La chaleur renouvelable ne veut plus être considérée comme "un monde à part"
Préparant le terrain de la Semaine de la chaleur renouvelable, qui se tient début décembre, les acteurs de la filière des réseaux de chaleur et de froid ont dévoilé le 15 novembre les chiffres de leur enquête nationale. Si l'heure n'est plus à l'inquiétude et que l'optimisme revient, du chemin reste encore à faire pour développer la chaleur renouvelable.
"L'heure n'est plus à l'inquiétude mais à l'optimisme", a tenté de rassurer après des années sombres Pascal Roger, président de la Fédération des services énergie environnement (Fedene), lors de la présentation annuelle de l'enquête sur les réseaux de chaleur et de froid. Celle-ci dénombre 781 réseaux de chaleur qui livrent en France 25,4 TWh de chaleur dans plus de 40.000 bâtiments raccordés. Soit 2,42 millions d’équivalents logements et 14.000 bâtiments de plus qu'en 2012. "Ils sont mieux isolés, moins énergivores. Nos réseaux irriguent la ville au fur et à mesure qu'elle devient moins émissive", retrace Thierry Franck de Préaumont, président du Syndicat national du chauffage urbain et de la climatisation urbaine (SNCU).
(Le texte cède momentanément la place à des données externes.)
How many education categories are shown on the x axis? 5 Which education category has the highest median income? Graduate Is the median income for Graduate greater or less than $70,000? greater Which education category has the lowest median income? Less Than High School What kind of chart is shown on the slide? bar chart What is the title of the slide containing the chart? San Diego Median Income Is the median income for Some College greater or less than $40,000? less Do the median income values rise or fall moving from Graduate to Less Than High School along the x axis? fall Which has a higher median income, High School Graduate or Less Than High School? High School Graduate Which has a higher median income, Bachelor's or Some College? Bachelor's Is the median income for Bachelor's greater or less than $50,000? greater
Le verdissement de leur mix énergétique a été souligné à travers un chiffre marquant : il y a dix ans, les énergies renouvelables et de récupération (EnR&R) n'alimentaient qu'à hauteur d'un quart ces réseaux ; aujourd'hui, la barre des 57% d'EnR&R utilisées par ces réseaux est franchie.
"Passer à la pratique"
Reste que plus on tarde à capitaliser ces acquis et à développer de nouveaux réseaux, plus le décrochage de la filière par rapport à la trajectoire prévue paraît difficile à corriger. "L'intention de développer ces réseaux est désormais partagée par le gouvernement, il faut passer à la pratique. Même si, à l'approche des municipales, on ne s'attend pas à des miracles", commentent ces acteurs d'une filière certes vertueuse mais dont la rentabilité s'est trouvée mise en péril face au gaz et suite à la baisse du prix des énergies fossiles. Pour mieux valoriser ses atouts et sortir son image de l'ornière d'une infrastructure technique et méconnue des usagers, la filière n'agit plus seule et multiplie les actions menées en commun avec les réseaux d'élus locaux.
Le coeur de cible reste inchangé : ce sont les 469 villes de plus de 10.000 habitants qui sont dépourvues de réseau. Pour les convertir, l'argument de la contribution à la transition énergétique ne suffit plus, "la stabilité dans la durée du prix de la chaleur livrée - autour de 70 euros HT/MWh - et la moindre volatilité de coût par rapport à d'autres énergies, sont à mettre en avant", avance Pascal Roger. La pertinence de cette solution dans le logement social n'est en outre plus à prouver, nos réseaux sont "un outil au service du développement social", ajoute-il.
"Desserrer la bride"
Le déploiement des mesures annoncées le mois dernier par le groupe de travail ministériel sur les réseaux de chaleur et de froid (voir notre article du 8 octobre) fera l'objet d'un point d'étape lors des quinzièmes rencontres mettant à l'honneur ces réseaux, dans le cadre de la Semaine de la chaleur renouvelable qui se tient du 3 au 5 décembre. Une mesure attise particulièrement la vigilance de la filière, à savoir la possibilité d’attribuer des certificats d’économies d’énergie (CEE) pour des raccordements réalisés sur des réseaux aidés par le fonds Chaleur. "C'est le bon moment pour desserrer la bride et libérer la capacité en combinant ces deux aides, ce qui est impossible actuellement. La chaleur renouvelable n'est pas un monde à part. Nous réclamons une équité de traitement face aux dispositifs de soutien", conclut Pascal Roger.